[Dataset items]
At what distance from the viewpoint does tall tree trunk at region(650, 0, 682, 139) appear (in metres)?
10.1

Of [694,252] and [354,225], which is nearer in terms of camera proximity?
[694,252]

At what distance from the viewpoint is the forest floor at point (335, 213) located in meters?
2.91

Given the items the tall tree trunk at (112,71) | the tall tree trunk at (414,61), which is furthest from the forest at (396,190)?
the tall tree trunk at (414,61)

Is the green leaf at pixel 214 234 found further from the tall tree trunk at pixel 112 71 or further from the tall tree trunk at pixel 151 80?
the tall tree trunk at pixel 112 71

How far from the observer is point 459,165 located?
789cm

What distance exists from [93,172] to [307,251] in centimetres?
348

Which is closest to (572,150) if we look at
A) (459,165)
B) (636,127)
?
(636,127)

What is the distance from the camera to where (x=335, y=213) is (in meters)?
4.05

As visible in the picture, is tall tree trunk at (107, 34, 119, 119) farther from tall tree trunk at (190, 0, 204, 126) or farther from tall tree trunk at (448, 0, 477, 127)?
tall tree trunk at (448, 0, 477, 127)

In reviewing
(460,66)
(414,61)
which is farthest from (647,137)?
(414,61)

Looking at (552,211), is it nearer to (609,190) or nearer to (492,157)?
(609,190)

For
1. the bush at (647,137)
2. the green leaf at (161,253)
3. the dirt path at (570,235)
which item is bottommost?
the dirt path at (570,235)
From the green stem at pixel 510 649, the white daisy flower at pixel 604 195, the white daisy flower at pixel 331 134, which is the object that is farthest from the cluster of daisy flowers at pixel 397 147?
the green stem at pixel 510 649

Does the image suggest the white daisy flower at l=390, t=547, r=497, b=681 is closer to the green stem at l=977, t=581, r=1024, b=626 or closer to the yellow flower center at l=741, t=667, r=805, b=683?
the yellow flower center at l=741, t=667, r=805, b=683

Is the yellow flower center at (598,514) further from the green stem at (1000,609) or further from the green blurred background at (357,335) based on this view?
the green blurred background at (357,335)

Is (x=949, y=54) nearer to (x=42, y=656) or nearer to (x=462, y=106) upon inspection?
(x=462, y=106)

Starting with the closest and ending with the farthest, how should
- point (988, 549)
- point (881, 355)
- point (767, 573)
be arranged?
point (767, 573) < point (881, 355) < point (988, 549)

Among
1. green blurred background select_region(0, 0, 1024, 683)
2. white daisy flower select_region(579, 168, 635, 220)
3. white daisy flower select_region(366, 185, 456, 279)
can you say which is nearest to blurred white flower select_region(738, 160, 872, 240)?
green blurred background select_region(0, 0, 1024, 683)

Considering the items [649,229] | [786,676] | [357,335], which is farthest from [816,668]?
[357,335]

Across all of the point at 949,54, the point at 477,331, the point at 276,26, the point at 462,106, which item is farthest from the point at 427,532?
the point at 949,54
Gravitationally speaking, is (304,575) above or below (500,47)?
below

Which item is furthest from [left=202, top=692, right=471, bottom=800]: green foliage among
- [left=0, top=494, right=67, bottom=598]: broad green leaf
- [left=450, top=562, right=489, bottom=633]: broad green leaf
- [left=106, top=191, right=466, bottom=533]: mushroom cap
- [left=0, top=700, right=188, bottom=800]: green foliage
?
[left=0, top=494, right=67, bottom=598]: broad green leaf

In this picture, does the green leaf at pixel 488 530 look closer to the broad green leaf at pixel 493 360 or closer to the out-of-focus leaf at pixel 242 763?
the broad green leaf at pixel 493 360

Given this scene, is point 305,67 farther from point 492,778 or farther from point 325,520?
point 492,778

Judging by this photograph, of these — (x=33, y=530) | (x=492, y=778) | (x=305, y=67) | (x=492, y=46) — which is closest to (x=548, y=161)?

**CHALLENGE**.
Rename "viewpoint" to "camera position" everywhere it occurs in the material above, and reproduce the rest of the material without any other change.

**FULL SOLUTION**.
At what distance from the camera position does tall tree trunk at region(650, 0, 682, 139) appear (in metres)?
10.1

Of [694,252] and [354,225], which is nearer in terms of camera proximity?
[694,252]

At what distance from the camera position is the forest floor at point (335, 213) located in meters?
2.91

Given the items the tall tree trunk at (112,71) | the tall tree trunk at (414,61), which is furthest from the forest at (396,190)?
the tall tree trunk at (414,61)

Is the green leaf at pixel 214 234 found further from the tall tree trunk at pixel 112 71 or further from the tall tree trunk at pixel 151 80?
the tall tree trunk at pixel 112 71

How far from the observer is point 459,165 located?
789cm

What distance exists from [93,172] to [307,251] in centimetres?
348

Which is closest to (572,150) if we look at
A) (459,165)
B) (636,127)
?
(636,127)

What is the distance from the camera to where (x=335, y=213) is (in meters)?
4.05

As visible in the picture, is tall tree trunk at (107, 34, 119, 119) farther from tall tree trunk at (190, 0, 204, 126) or farther from tall tree trunk at (448, 0, 477, 127)?
tall tree trunk at (448, 0, 477, 127)

In reviewing
(460,66)
(414,61)
which is farthest from (647,137)?
(414,61)

Looking at (552,211), is it nearer to (609,190) or nearer to (492,157)?
(609,190)

For
1. the bush at (647,137)
2. the green leaf at (161,253)
3. the dirt path at (570,235)
which item is bottommost?
the dirt path at (570,235)
From the green stem at pixel 510 649, the white daisy flower at pixel 604 195, the white daisy flower at pixel 331 134, which is the object that is farthest from the cluster of daisy flowers at pixel 397 147?
the green stem at pixel 510 649

Does the image suggest the white daisy flower at l=390, t=547, r=497, b=681 is closer to the green stem at l=977, t=581, r=1024, b=626 or closer to the yellow flower center at l=741, t=667, r=805, b=683?
the yellow flower center at l=741, t=667, r=805, b=683

Is the yellow flower center at (598,514) further from the green stem at (1000,609) or further from the green blurred background at (357,335) based on this view?
the green blurred background at (357,335)

Is (x=949, y=54) nearer to (x=42, y=656) or nearer to (x=462, y=106) upon inspection?
(x=462, y=106)

Starting with the closest and ending with the farthest, how should
- point (988, 549)
- point (881, 355)
- point (767, 573)
be arranged?
point (767, 573) < point (881, 355) < point (988, 549)

Among
1. green blurred background select_region(0, 0, 1024, 683)
2. white daisy flower select_region(579, 168, 635, 220)
3. white daisy flower select_region(366, 185, 456, 279)
can you say which is nearest to blurred white flower select_region(738, 160, 872, 240)?
green blurred background select_region(0, 0, 1024, 683)

Considering the items [649,229] | [786,676] | [357,335], which is farthest from [816,668]?
[357,335]

Across all of the point at 949,54, the point at 477,331, the point at 276,26, the point at 462,106, which item is farthest from the point at 427,532?
the point at 949,54
Gravitationally speaking, is (304,575) above or below (500,47)?
below

Which item is furthest from [left=202, top=692, right=471, bottom=800]: green foliage among
- [left=0, top=494, right=67, bottom=598]: broad green leaf
- [left=450, top=562, right=489, bottom=633]: broad green leaf
- [left=106, top=191, right=466, bottom=533]: mushroom cap
- [left=0, top=700, right=188, bottom=800]: green foliage
?
[left=0, top=494, right=67, bottom=598]: broad green leaf

In this picture, does the green leaf at pixel 488 530 look closer to the broad green leaf at pixel 493 360 or closer to the out-of-focus leaf at pixel 242 763?
the broad green leaf at pixel 493 360

Given this scene, is point 305,67 farther from point 492,778 or farther from point 325,520?
point 492,778

Judging by this photograph, of these — (x=33, y=530) | (x=492, y=778) | (x=305, y=67) | (x=492, y=46) — which is closest to (x=548, y=161)?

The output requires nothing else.